+++ SUPPLIED INFORMATION +++

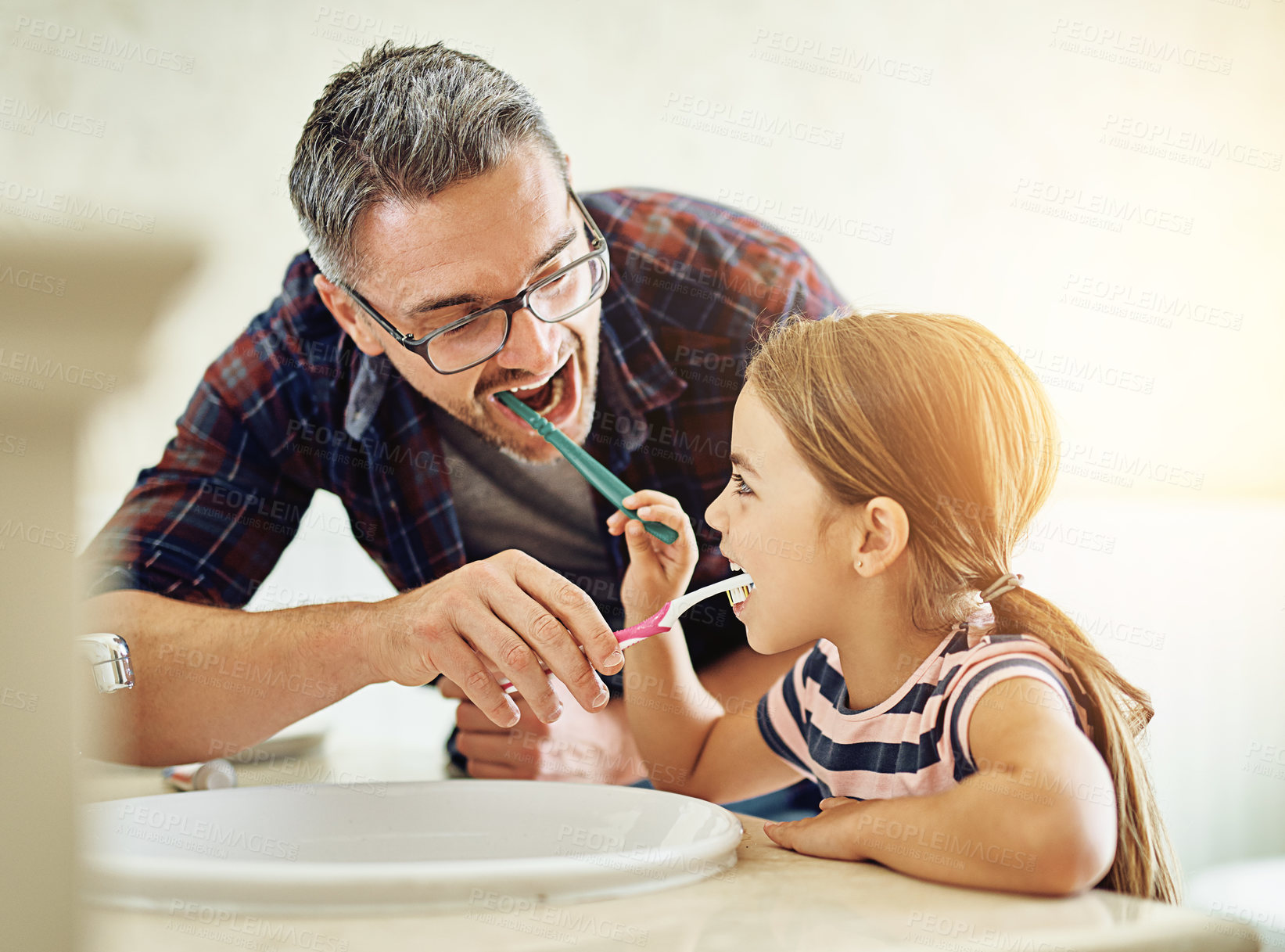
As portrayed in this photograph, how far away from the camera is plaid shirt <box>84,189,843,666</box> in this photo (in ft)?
2.97

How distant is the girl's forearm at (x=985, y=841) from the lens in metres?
0.49

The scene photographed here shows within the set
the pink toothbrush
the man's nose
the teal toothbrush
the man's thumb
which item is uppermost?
the man's nose

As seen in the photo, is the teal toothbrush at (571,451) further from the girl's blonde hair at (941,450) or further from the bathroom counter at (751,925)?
the bathroom counter at (751,925)

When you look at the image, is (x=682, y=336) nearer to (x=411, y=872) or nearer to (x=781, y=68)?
(x=781, y=68)

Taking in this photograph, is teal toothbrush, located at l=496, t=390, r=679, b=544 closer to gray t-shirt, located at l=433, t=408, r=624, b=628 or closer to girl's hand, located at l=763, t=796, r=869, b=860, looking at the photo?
gray t-shirt, located at l=433, t=408, r=624, b=628

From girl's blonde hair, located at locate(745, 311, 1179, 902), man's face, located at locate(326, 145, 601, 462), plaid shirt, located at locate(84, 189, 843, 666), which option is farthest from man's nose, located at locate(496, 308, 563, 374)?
girl's blonde hair, located at locate(745, 311, 1179, 902)

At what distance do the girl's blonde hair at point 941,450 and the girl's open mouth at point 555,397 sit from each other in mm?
Answer: 245

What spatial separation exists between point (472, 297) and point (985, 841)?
19.8 inches

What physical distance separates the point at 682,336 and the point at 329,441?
0.35m

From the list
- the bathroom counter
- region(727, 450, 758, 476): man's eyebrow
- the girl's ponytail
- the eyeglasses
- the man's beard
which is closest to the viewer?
the bathroom counter

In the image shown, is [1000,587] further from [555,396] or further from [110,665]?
[110,665]

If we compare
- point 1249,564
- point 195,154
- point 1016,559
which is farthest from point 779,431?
point 195,154

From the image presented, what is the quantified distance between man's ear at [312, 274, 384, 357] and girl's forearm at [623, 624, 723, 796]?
35 cm

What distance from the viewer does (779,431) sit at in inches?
25.6
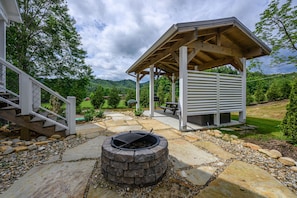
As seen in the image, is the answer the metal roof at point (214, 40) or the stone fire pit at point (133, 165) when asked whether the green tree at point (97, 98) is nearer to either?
the metal roof at point (214, 40)

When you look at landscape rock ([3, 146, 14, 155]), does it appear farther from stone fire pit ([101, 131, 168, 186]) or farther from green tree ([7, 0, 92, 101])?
green tree ([7, 0, 92, 101])

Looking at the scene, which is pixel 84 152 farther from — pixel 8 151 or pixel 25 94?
pixel 25 94

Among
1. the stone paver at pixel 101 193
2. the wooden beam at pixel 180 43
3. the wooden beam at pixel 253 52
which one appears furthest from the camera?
the wooden beam at pixel 253 52

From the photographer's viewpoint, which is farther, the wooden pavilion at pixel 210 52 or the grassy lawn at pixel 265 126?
the wooden pavilion at pixel 210 52

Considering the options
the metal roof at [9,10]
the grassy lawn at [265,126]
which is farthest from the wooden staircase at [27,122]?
the grassy lawn at [265,126]

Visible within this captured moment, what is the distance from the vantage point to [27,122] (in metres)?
3.10

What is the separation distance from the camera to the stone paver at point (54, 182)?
1530 mm

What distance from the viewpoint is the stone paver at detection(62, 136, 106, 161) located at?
8.00 feet

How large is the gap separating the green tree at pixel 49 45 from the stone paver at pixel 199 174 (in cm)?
740

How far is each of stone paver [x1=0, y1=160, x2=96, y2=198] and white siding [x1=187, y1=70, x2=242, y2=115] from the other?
3.30 meters

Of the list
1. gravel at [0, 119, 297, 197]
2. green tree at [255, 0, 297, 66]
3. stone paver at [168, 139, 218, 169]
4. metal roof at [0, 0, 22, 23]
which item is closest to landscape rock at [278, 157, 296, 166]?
gravel at [0, 119, 297, 197]

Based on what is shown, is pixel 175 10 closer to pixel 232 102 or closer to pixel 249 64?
pixel 232 102

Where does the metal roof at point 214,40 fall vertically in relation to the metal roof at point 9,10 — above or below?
below

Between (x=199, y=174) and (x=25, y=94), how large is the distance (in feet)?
13.0
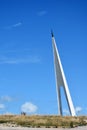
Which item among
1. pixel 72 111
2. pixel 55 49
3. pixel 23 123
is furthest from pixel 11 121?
pixel 55 49

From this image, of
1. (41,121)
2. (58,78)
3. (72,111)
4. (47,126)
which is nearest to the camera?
(47,126)

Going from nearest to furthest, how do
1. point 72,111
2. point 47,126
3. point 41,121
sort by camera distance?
point 47,126 → point 41,121 → point 72,111

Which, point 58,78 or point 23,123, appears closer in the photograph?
point 23,123

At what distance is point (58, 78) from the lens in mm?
66750

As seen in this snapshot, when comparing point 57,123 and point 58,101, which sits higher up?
point 58,101

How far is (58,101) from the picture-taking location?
64.1 m

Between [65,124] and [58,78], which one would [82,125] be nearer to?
[65,124]

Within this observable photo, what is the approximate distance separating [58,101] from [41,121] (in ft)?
81.5

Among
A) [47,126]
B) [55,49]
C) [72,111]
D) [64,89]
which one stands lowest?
[47,126]

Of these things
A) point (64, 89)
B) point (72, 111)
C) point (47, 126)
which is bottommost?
point (47, 126)

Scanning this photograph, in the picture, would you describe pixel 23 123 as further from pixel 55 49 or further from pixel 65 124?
pixel 55 49

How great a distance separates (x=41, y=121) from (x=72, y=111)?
23.8 meters

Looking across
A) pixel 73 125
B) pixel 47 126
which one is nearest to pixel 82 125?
pixel 73 125

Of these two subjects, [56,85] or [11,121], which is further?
[56,85]
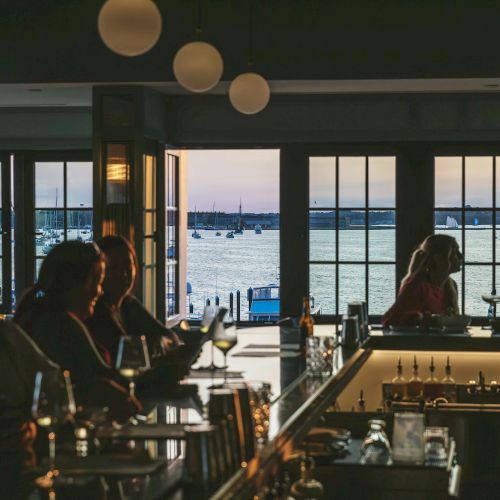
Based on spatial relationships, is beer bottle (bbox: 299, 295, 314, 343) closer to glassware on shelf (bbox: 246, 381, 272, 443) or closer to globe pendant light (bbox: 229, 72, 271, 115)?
globe pendant light (bbox: 229, 72, 271, 115)

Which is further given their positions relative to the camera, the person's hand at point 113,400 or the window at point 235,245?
the window at point 235,245

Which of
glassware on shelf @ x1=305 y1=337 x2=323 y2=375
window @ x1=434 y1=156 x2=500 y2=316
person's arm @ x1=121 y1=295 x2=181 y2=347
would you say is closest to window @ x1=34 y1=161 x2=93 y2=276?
window @ x1=434 y1=156 x2=500 y2=316

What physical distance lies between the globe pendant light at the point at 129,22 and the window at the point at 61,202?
6.24 meters

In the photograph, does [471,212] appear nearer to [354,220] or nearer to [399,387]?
[354,220]

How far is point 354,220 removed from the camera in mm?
10258

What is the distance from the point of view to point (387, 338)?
587 centimetres

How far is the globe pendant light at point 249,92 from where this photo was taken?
7.11 metres

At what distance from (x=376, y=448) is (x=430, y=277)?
281 centimetres

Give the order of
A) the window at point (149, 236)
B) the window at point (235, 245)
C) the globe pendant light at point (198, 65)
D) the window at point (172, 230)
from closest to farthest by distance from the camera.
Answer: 1. the globe pendant light at point (198, 65)
2. the window at point (149, 236)
3. the window at point (172, 230)
4. the window at point (235, 245)

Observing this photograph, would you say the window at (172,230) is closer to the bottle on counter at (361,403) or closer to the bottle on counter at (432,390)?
the bottle on counter at (361,403)

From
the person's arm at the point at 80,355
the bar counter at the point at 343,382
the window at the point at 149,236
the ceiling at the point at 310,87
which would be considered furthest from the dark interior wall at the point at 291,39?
the person's arm at the point at 80,355

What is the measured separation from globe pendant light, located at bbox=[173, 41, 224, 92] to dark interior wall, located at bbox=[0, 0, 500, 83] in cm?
272

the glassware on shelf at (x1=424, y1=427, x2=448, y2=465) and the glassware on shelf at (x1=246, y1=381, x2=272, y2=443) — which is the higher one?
the glassware on shelf at (x1=246, y1=381, x2=272, y2=443)

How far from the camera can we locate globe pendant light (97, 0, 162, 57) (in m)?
4.86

+++

#### EXERCISE GOAL
Copy out all of the records above word for word, omitting the pictures.

#### SOLUTION TO THIS EXERCISE
As portrayed in this photograph, how far away from the camera is plaid shirt <box>84,189,843,666</box> in this photo (in ft)?
2.97

How distant is the girl's forearm at (x=985, y=841) from the lens in metres?
0.49

The scene photographed here shows within the set
the pink toothbrush
the man's nose
the teal toothbrush
the man's thumb
which item is uppermost?
the man's nose

As seen in the photo, is the teal toothbrush at (571,451) further from the girl's blonde hair at (941,450) or further from the bathroom counter at (751,925)?
the bathroom counter at (751,925)

When you look at the image, is (x=682, y=336) nearer to (x=411, y=872) or nearer to (x=781, y=68)?
(x=781, y=68)

Taking in this photograph, is teal toothbrush, located at l=496, t=390, r=679, b=544 closer to gray t-shirt, located at l=433, t=408, r=624, b=628 or closer to girl's hand, located at l=763, t=796, r=869, b=860, looking at the photo?
gray t-shirt, located at l=433, t=408, r=624, b=628

From girl's blonde hair, located at locate(745, 311, 1179, 902), man's face, located at locate(326, 145, 601, 462), plaid shirt, located at locate(84, 189, 843, 666), which option is farthest from man's nose, located at locate(496, 308, 563, 374)?
girl's blonde hair, located at locate(745, 311, 1179, 902)

At what distance do the girl's blonde hair at point 941,450 and the girl's open mouth at point 555,397 sit from each other in mm?
Answer: 245

What spatial separation exists between point (472, 297) and point (985, 841)?
19.8 inches

What physical distance separates the point at 682,336 and the point at 329,441?
0.35m

From the list
- the bathroom counter
- region(727, 450, 758, 476): man's eyebrow
- the girl's ponytail
- the eyeglasses
- the man's beard
which is closest to the viewer?
the bathroom counter

In the image shown, is [1000,587] further from [555,396] or further from [110,665]?
[110,665]

If we compare
- point 1249,564
- point 195,154
- point 1016,559
which is farthest from point 779,431?
point 195,154

From the image presented, what is the quantified distance between man's ear at [312, 274, 384, 357] and girl's forearm at [623, 624, 723, 796]?
35 cm

What distance from the viewer does (779,431) sit at in inches?
25.6
As seen in the image, is the answer the metal roof at point (214, 40) or the stone fire pit at point (133, 165) when asked whether the green tree at point (97, 98) is nearer to either?
the metal roof at point (214, 40)

When you look at landscape rock ([3, 146, 14, 155]), does it appear farther from stone fire pit ([101, 131, 168, 186]) or farther from green tree ([7, 0, 92, 101])?
green tree ([7, 0, 92, 101])

Looking at the scene, which is pixel 84 152 farther from — pixel 8 151 or pixel 25 94?
pixel 25 94

Among
1. the stone paver at pixel 101 193
2. the wooden beam at pixel 180 43
3. the wooden beam at pixel 253 52
which one appears furthest from the camera?
the wooden beam at pixel 253 52

From the photographer's viewpoint, which is farther, the wooden pavilion at pixel 210 52 or the grassy lawn at pixel 265 126?
the wooden pavilion at pixel 210 52

Considering the options
the metal roof at [9,10]
the grassy lawn at [265,126]
which is farthest from the wooden staircase at [27,122]?
the grassy lawn at [265,126]

Visible within this captured moment, what is the distance from the vantage point to [27,122] (in metres)?
3.10

What is the separation distance from the camera to the stone paver at point (54, 182)?
1530 mm

What distance from the viewpoint is the stone paver at detection(62, 136, 106, 161) located at?
8.00 feet

How large is the gap separating the green tree at pixel 49 45 from the stone paver at pixel 199 174 (in cm)?
740

How far is each of stone paver [x1=0, y1=160, x2=96, y2=198] and white siding [x1=187, y1=70, x2=242, y2=115] from the other?
3.30 meters

Of the list
1. gravel at [0, 119, 297, 197]
2. green tree at [255, 0, 297, 66]
3. stone paver at [168, 139, 218, 169]
4. metal roof at [0, 0, 22, 23]
which item is closest to landscape rock at [278, 157, 296, 166]?
gravel at [0, 119, 297, 197]

Based on what is shown, is pixel 175 10 closer to pixel 232 102 or closer to pixel 249 64?
pixel 232 102

Where does the metal roof at point 214,40 fall vertically in relation to the metal roof at point 9,10 — above or below?
below

Between (x=199, y=174) and (x=25, y=94), how large is the distance (in feet)?
13.0
Which item among
1. pixel 72 111
2. pixel 55 49
3. pixel 23 123
is furthest from pixel 11 121?
pixel 55 49

From this image, of
1. (41,121)
2. (58,78)
3. (72,111)
4. (47,126)
which is nearest to the camera?
(47,126)

Going from nearest to furthest, how do
1. point 72,111
2. point 47,126
3. point 41,121
sort by camera distance?
point 47,126 → point 41,121 → point 72,111

Which, point 58,78 or point 23,123, appears closer in the photograph?
point 23,123

At what distance is point (58, 78) from the lens in mm?
66750

As seen in this snapshot, when comparing point 57,123 and point 58,101, which sits higher up?
point 58,101

How far is (58,101) from the picture-taking location?
64.1 m

Between [65,124] and [58,78], which one would [82,125] be nearer to?
[65,124]

Within this observable photo, what is the approximate distance separating [58,101] from [41,121] (in ft)?
81.5

Among
A) [47,126]
B) [55,49]
C) [72,111]
D) [64,89]
which one stands lowest?
[47,126]

Of these things
A) point (64, 89)
B) point (72, 111)
C) point (47, 126)
which is bottommost?
point (47, 126)

Scanning this photograph, in the picture, would you describe pixel 23 123 as further from pixel 55 49 or further from pixel 65 124?
pixel 55 49

How great a distance separates (x=41, y=121) from (x=72, y=111)?
23.8 meters

Looking across
A) pixel 73 125
B) pixel 47 126
which one is nearest to pixel 82 125?
pixel 73 125

Of these two subjects, [56,85] or [11,121], which is further?
[56,85]
Based on spatial relationships, is beer bottle (bbox: 299, 295, 314, 343) closer to glassware on shelf (bbox: 246, 381, 272, 443) or closer to globe pendant light (bbox: 229, 72, 271, 115)?
globe pendant light (bbox: 229, 72, 271, 115)

Which is further given their positions relative to the camera, the person's hand at point 113,400 or the window at point 235,245?
the window at point 235,245

Which of
glassware on shelf @ x1=305 y1=337 x2=323 y2=375
window @ x1=434 y1=156 x2=500 y2=316
person's arm @ x1=121 y1=295 x2=181 y2=347
would you say is closest to window @ x1=34 y1=161 x2=93 y2=276?
window @ x1=434 y1=156 x2=500 y2=316

What physical distance lies between the globe pendant light at the point at 129,22 and the window at the point at 61,202?
6.24 meters

In the photograph, does [471,212] appear nearer to [354,220] or nearer to [399,387]?
[354,220]

How far is point 354,220 removed from the camera in mm?
10258

What is the distance from the point of view to point (387, 338)?
587 centimetres

How far is the globe pendant light at point 249,92 from where this photo was taken?
7.11 metres

At what distance from (x=376, y=448) is (x=430, y=277)?
281 centimetres

Give the order of
A) the window at point (149, 236)
B) the window at point (235, 245)
C) the globe pendant light at point (198, 65)
D) the window at point (172, 230)
from closest to farthest by distance from the camera.
Answer: 1. the globe pendant light at point (198, 65)
2. the window at point (149, 236)
3. the window at point (172, 230)
4. the window at point (235, 245)

Observing this photograph, would you say the window at (172,230) is closer to the bottle on counter at (361,403) or closer to the bottle on counter at (432,390)?
the bottle on counter at (361,403)

From
the person's arm at the point at 80,355
the bar counter at the point at 343,382
the window at the point at 149,236
the ceiling at the point at 310,87
which would be considered furthest from the dark interior wall at the point at 291,39?
the person's arm at the point at 80,355

What is the measured separation from globe pendant light, located at bbox=[173, 41, 224, 92] to dark interior wall, located at bbox=[0, 0, 500, 83] in cm?
272

the glassware on shelf at (x1=424, y1=427, x2=448, y2=465) and the glassware on shelf at (x1=246, y1=381, x2=272, y2=443) — which is the higher one?
the glassware on shelf at (x1=246, y1=381, x2=272, y2=443)

How far from the camera can we locate globe pendant light (97, 0, 162, 57) (in m)?
4.86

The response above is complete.